A while ago, the Liberal Conspiracy website inadvertently entertained us with the musings of Zohra Moosa, who was, sadly, “tired of spending so much of my time defending the most basic principles of what I stand for,” and, worse, “justifying why social and environmental justice are worth spending a lot of society’s money on.” Instead, Ms Moosa longed for “a space where these ideas are a given and the debate is about how best to actualize them.” As we’ve discussed elsewhere, radical socialist principles are so much easier to have if one isn’t obliged to defend them or explain how they might work. Explaining what “social and environmental justice” entails and why it should command “a lot of society’s money” is, it seems, an enormously fatiguing business and would, according to Ms Moosa, only “serve to distract.”
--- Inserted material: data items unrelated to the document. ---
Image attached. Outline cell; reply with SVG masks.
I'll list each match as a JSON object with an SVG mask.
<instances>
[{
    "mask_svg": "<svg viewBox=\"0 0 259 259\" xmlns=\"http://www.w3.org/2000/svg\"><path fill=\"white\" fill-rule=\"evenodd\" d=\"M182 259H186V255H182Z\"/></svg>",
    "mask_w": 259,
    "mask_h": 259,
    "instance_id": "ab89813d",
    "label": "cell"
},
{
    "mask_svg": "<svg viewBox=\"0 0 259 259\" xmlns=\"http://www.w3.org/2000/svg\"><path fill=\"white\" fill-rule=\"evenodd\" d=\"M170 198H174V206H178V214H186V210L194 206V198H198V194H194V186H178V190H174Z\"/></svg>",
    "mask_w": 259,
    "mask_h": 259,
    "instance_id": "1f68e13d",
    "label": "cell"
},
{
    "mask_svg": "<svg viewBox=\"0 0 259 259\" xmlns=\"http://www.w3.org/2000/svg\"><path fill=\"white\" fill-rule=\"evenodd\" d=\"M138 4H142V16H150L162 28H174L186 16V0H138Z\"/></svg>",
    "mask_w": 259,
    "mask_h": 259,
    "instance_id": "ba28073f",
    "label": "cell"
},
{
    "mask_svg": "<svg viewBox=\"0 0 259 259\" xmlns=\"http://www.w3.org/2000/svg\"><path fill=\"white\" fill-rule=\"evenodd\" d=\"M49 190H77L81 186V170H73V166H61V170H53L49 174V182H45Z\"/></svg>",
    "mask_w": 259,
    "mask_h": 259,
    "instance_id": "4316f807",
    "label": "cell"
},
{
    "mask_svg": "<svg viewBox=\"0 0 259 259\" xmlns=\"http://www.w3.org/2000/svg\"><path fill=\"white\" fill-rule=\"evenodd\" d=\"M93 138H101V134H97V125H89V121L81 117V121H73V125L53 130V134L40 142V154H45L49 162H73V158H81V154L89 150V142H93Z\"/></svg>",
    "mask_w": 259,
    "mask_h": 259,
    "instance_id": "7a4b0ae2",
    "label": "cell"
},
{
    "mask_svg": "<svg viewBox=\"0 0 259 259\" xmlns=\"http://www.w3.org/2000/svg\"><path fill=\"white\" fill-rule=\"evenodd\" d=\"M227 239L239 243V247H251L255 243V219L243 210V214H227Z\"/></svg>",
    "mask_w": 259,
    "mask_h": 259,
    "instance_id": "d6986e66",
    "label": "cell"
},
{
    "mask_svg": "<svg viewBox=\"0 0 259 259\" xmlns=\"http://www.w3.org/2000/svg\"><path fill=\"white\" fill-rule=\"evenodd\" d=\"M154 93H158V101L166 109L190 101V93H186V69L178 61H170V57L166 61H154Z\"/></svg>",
A more recent article, by Red Pepper contributor Laurie Penny, adopts a similar approach with a passionate rumination on “hypermasculinity” and “the madness of young men.” Ms Penny describes herself as a “socialist, feminist, deviant, reprobate, queer, addict, literature student, journalist and sometime blogger.” Her article begins thus,
Hypermasculinity, like hyperfemininity, is a pose of the powerless. There is a reason you don’t see gangs of City bankers stalking Moorgate and Maylebone with long knives and hoods pulled down over their heads – and it’s not because they’ve been better brought up.
Adamant stuff, if not entirely convincing. You’ll notice there’s no mention of the considerable number of working class youths who don’t roam the streets armed with knives intent on looking menacing. Instead, it is simply asserted that criminality and thuggish posturing are “poses of the powerless” and nothing at all to do with how children are raised. Or indeed with whether they’re raised in any meaningful sense of the word.
When you’ve got money and status and class and education and power, you don’t need to act out physical prowess and aggression because it’s not all you’ve got.
Well, perhaps; though this assertion is somewhat at odds with the very next sentence.
The hard-working ladies at Spearmint Rhino might well testify to the fact that City lads too are prone to the odd bout of gibbon-like strutting and howling.
At this point one might wonder why it is that some boys from very humble beginnings nevertheless go on to achieve varying degrees of “status, class, education and power” – perhaps even as City bankers – while others from similar backgrounds do not. One might think this a subject worthy of mulling, perhaps even research. Though, clearly, Ms Penny doesn’t. Instead, such details are brushed aside in favour of a statement that is much less intriguing but undoubtedly true.
Finer minds than mine have discussed this function of the culture of young male violence.